Govindgarh, the summer capital of Mahraja Rewa, is about 18 km from Rewa in Madhya Pradesh, India. The is Rewa, with an area of about 13,000 mi²,  was the largest princely state in the Bagelkhand Agency and the second largest in Central India Agency. The British political agent for Bagelkhand resided at Satna, on the East Indian railway. The Bagelkhand capital establish in Rewa under the Rewa Maharaja.Bagheli is the local language of the region.It's neighbouring towns are Manikawar, Gurh and Rewa .

Demographics
 India census, Govindgarh had a population of 9,697. Males constitute 53% of the population and females 47%.  In Govindgarh, 16% of the population is under 6 years of age. Bagheli is local language of Rewa.

Geography

It was bordered to the north by the United Provinces, to the east by Bengal and to the south by the Central Provinces. On the west, it met other princely states of Bagelkhand, namely Maihar, Nagod, Sohawal, Kothi Baghelan and Panna. The south of the state was crossed by the Bengal-Nagpur railway, (the branch between Bilaspur and Katni) which taps the Umaria coal-field.

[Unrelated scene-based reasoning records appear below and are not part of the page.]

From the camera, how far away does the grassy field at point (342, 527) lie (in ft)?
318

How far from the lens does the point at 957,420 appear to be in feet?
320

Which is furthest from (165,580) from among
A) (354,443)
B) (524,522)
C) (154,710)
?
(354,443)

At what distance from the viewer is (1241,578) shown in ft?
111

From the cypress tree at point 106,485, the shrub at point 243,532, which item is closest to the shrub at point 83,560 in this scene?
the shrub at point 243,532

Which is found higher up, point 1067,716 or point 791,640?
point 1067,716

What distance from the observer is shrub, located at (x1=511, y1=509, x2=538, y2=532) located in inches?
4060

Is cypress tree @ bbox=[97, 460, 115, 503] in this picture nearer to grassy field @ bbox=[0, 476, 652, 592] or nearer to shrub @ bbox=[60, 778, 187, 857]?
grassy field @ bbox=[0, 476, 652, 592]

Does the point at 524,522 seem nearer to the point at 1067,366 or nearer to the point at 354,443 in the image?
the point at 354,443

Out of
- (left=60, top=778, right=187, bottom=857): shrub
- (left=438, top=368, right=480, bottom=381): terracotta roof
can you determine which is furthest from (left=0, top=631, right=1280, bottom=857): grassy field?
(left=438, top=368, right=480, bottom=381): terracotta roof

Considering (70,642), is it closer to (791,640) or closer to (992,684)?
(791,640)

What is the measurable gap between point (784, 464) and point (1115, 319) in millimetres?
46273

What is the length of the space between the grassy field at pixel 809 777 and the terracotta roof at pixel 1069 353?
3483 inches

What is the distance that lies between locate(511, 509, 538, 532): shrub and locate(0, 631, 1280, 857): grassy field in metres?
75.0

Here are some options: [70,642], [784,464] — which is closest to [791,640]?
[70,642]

The main waterfalls of the region are Keoti, Chachai and Bahuti. River Bichiya and Beehar merge. Khando is known for its topography and "Govindgarh Lake", prepared by Baghela Kings. The main attraction of the region is Rewa Fort, City Museum of antique items. In the center part of the city is the summer palace of Baghela. A tunnel is also there which was used as a secret path for kings between Govind Garh and Rewa.

The Department of Tourism, Government of Madhya Pradesh State has recently leased out Govind Garh Fort to a Delhi-based Company for converting into a Heritage Hotel & Resorts and developing other tourism related activities on the related lands. The Sunderja Mangoes of the Govind Garh are famous in the country.

Govindgarh is also known as `Mini Vrindavan` and a large number of temples are situated in the region. Major temples are Ram Govind Temple, Panchmukhi Temple, Chowandi Temple, Shiv Temple, Hanuman Temple. All these temples are within the vicinity of the Govind Garh Fort. It is also believed that the name Govind Garh was based on the Govind Temple now situated within the Govind Garh Fort premises.

The main crops of the region are rice, millets and wheat. More than one-third of the area was covered with forests, yielding timber and lac.

White Tiger

The first white tiger, Mohan, was captured in 1951 in the nearby jungles, was kept in this palace until his death. The magicians Siegfried & Roy are famous for breeding and training two white tigers for their performances, referring to them as "royal white tigers", the white tiger's association with the Maharaja of Rewa.

Rewa Maharaja Martand Singh first observed the male white tiger named Mohan during his visit to Govindgarh jungle at Rewa. After hunting for months, he was able to capture the first living white tiger seen in nature. With help from official veterinary experts, he unsuccessfully tried to breed the white tiger with colored female tigers. Eventually, however, he succeeded in creating a second generation of white tigers. In time, it expanded around the world.

Distance by road from other cities

 From Prayagraj by road 140 km
 From Khajraho by road 165 km
 From Satna by road 50 km
 From Bandhav Garh National Park 120 km
 From Jabalpur by road 230 km
 From Rewa by road 22 km
 From Varanasi by road 245 km
 From Semaria by road 55 km
 From Chitrakoot by road 150 km

Transport

By air

 Rewa Airport International
 Khajuraho
 Jabalpur
 Allahabad
 Varanasi (Banaras)
Nearest airport in Prayagraj, Uttar Pradesh.

By bus

Bus stand available in the city bus stand Govinddgarh.